Why most companies should still proceed with caution
While the benefits are real, so are the constraints, especially in heavily regulated environments like the UK:
- No legal footing under UK company law. Equity ownership is defined by the statutory register. A token, unless contractually linked to a registered share, confers no legal rights and likely won’t survive a sale or enforce governance protections.
- HMRC approved plans incompatibility. Tokens aren’t qualifying securities under EMI, CSOP, SAYE, SIP etc. That means no capital gains tax treatment, no statutory corporation tax deduction and no valuation protection under existing HMRC safe harbours.
- Employee comprehension risk. Even basic share options can be misunderstood. Throw in crypto wallets, seed phrases, smart contracts and gas fees and most employees will disengage.
- Potential irreversibility and operational risk. It is possible to lose your wallet key. With no recovery mechanism, your token entitlement would then be permanently lost. In blockchain systems, there is no “reset password”.
- Due diligence friction. Buyers want clean cap tables, enforceable rights and alignment with the constitutional documents. Tokenised rewards that sit outside legal frameworks are unlikely to survive the exit process without expensive remediation.
What would need to change?
To make tokenised equity viable in conventional UK structures, we would need:
- Legal recognition of blockchain-based securities
- A method to link tokens to statutory registers
- Amendments to tax legislation
- HMRC guidance confirming capital treatment
- A compliance framework for custody, KYC and reporting obligations
The UK is working on rules for digital assets. In 2023, the Law Commission looked into how these assets should be treated under the law. The government has also set up a Digital Securities Sandbox, run by the FCA and Bank of England, to test new ways of using digital technology in finance. These steps show progress, but until the law officially includes digital tokens, they aren’t covered by the Companies Act 2006.
In the meantime, the barriers to meaningful adoption remain material.
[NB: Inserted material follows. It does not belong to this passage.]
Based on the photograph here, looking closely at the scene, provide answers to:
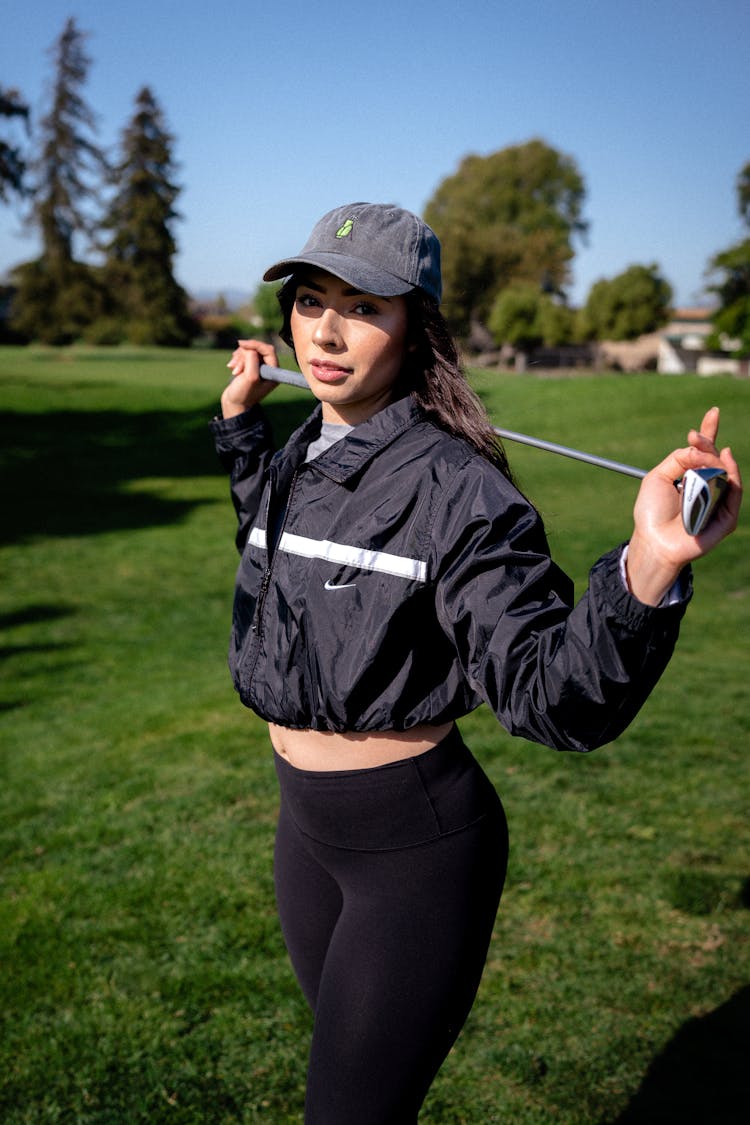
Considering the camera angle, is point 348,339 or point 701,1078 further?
point 701,1078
Without legal certainty, few companies will take the risk. In a UK context, where enforceability, tax treatment and exit readiness must all stand up to scrutiny, tokenised equity cannot simply be layered onto existing plans. The issue is not one of technical feasibility, but of legal defensibility. Until fiduciary duties, reporting obligations and investor protections are clearly addressed in statute or guidance, most companies will default to conventional structures, not out of conservatism, but out of necessity.
Conclusion: solve for alignment, not the hype
Tokenisation may well become part of the UK’s financial future and recent government initiatives support this. Indeed, in her 2025 Mansion House speech Rachel Reeves reiterated her ambition for the UK to lead on digital asset infrastructure. But tokenisation won’t fix poor plan incentive design, governance gaps or legal misalignment. Until the legal, tax and compliance infrastructure catches up, companies should focus on aligning equity rewards to existing frameworks. Get that right and the future should take care of itself.